Dr. Miththapala’s research on the Sri Lankan leopard led to the revision of the naming of leopard subspecies worldwide and to the Sri Lankan leopard (Panthera pardus kotiya) being declared a unique subspecies. For Dr. Miththapala, the biggest impact of this recognition of the Sri Lankan leopard as endemic was that conservation could be more precisely and effectively carried out. “The importance of Sri Lanka having a unique subspecies is that we have a better bargaining tool with decision-makers, who want development even at the cost of conservation. So that’s the importance for me as a researcher,” Dr.
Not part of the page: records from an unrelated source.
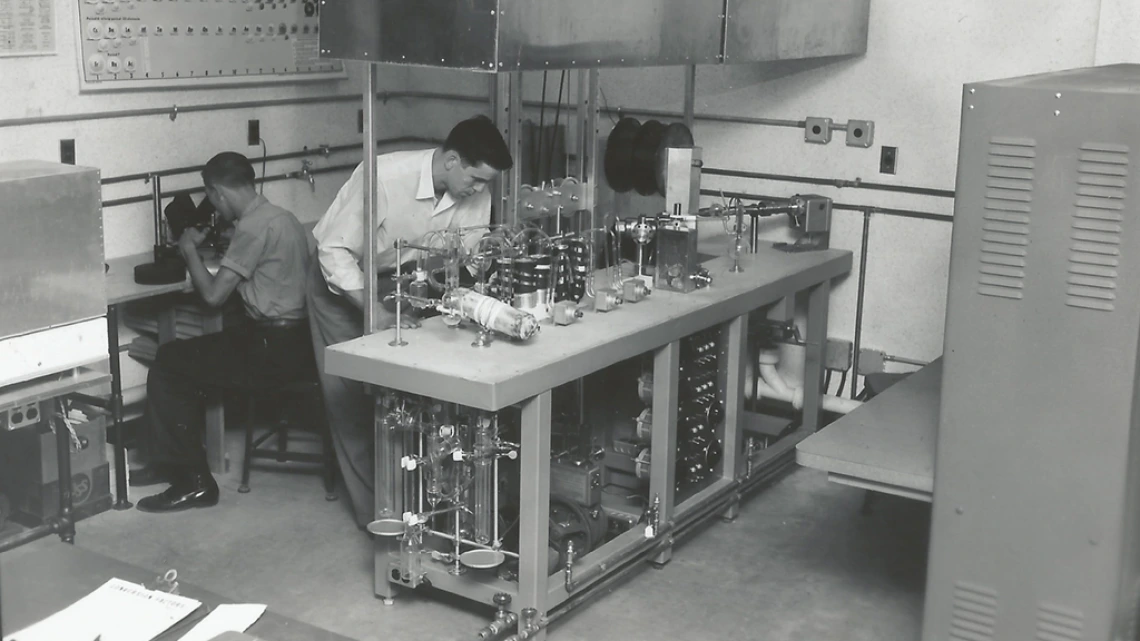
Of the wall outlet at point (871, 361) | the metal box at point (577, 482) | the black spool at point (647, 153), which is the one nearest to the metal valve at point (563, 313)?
the metal box at point (577, 482)

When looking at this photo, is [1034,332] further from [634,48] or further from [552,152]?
[552,152]

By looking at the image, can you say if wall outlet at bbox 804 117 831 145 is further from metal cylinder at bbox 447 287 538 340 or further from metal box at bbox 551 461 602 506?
metal cylinder at bbox 447 287 538 340

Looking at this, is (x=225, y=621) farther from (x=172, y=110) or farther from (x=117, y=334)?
(x=172, y=110)

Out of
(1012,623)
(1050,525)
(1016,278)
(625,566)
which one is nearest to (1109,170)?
(1016,278)

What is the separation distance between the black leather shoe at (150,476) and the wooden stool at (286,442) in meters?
0.26

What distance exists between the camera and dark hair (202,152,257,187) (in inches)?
160

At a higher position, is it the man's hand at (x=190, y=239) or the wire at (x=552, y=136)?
the wire at (x=552, y=136)

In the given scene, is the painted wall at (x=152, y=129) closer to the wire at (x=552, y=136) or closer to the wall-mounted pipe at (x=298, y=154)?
the wall-mounted pipe at (x=298, y=154)

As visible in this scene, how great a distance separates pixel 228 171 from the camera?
4.06 meters

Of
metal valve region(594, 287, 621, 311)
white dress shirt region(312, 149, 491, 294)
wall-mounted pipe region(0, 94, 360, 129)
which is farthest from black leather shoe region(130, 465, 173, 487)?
metal valve region(594, 287, 621, 311)

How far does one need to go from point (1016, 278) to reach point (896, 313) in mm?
2072

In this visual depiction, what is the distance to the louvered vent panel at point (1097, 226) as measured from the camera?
7.63 ft

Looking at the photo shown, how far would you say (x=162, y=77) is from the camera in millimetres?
4359

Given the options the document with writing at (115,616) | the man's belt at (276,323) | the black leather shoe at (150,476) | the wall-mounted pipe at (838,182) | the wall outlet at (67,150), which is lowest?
the black leather shoe at (150,476)
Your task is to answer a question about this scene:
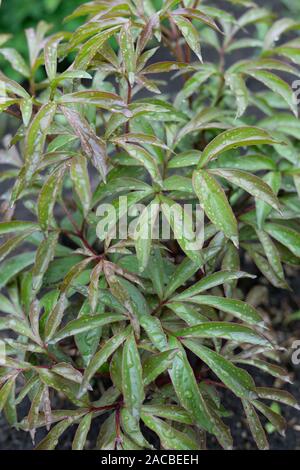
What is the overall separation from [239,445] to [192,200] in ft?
2.19

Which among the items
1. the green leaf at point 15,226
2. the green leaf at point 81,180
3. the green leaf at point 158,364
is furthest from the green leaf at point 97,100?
the green leaf at point 158,364

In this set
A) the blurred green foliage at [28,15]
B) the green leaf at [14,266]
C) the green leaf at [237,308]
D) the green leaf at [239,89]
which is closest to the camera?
the green leaf at [237,308]

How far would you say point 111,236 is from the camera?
1196mm

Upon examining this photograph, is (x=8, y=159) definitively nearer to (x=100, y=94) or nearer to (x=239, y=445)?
(x=100, y=94)

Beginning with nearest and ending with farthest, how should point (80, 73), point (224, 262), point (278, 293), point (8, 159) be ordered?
point (80, 73)
point (224, 262)
point (8, 159)
point (278, 293)

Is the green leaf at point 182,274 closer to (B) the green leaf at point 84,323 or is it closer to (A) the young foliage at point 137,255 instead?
(A) the young foliage at point 137,255

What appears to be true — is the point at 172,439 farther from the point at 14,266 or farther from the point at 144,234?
the point at 14,266

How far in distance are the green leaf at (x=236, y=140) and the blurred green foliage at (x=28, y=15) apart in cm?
171

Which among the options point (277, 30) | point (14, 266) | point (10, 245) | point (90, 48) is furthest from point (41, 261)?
point (277, 30)

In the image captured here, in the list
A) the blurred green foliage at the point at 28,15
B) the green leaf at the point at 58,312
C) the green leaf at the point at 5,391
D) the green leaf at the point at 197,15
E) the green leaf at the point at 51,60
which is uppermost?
the blurred green foliage at the point at 28,15

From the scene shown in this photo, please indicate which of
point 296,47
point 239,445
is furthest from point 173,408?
point 296,47

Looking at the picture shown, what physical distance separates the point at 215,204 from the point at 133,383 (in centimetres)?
37

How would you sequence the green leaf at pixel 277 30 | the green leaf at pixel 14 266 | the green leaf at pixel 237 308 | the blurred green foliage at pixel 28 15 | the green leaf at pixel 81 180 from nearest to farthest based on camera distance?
the green leaf at pixel 81 180 → the green leaf at pixel 237 308 → the green leaf at pixel 14 266 → the green leaf at pixel 277 30 → the blurred green foliage at pixel 28 15

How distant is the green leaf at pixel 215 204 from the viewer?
3.72ft
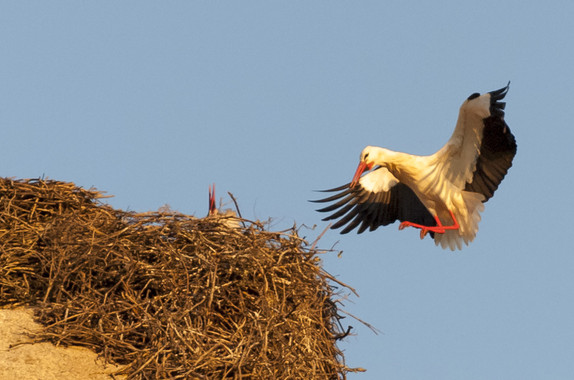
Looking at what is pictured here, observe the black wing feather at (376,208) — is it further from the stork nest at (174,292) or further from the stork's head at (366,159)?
the stork nest at (174,292)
Miththapala said, adding: “As an animal lover, whether the leopard in Sri Lanka is a unique subspecies or not is beside the point. All animals matter. Leopards in Sri Lanka are part of our natural heritage and therefore, they are important.” 

The magnetism of the Sri Lankan leopard

As a big cat, leopards do garner a lot of attention. The fact they are so distinctive even among big cats only serves to add to this attention. Brunch asked these leading conservationists what it was about the leopard that drew them in in the first place, for more insight into how the leopard can resonate not just with the casual wildlife observer, but even with people who make animal conservation the main focus of their professional lives.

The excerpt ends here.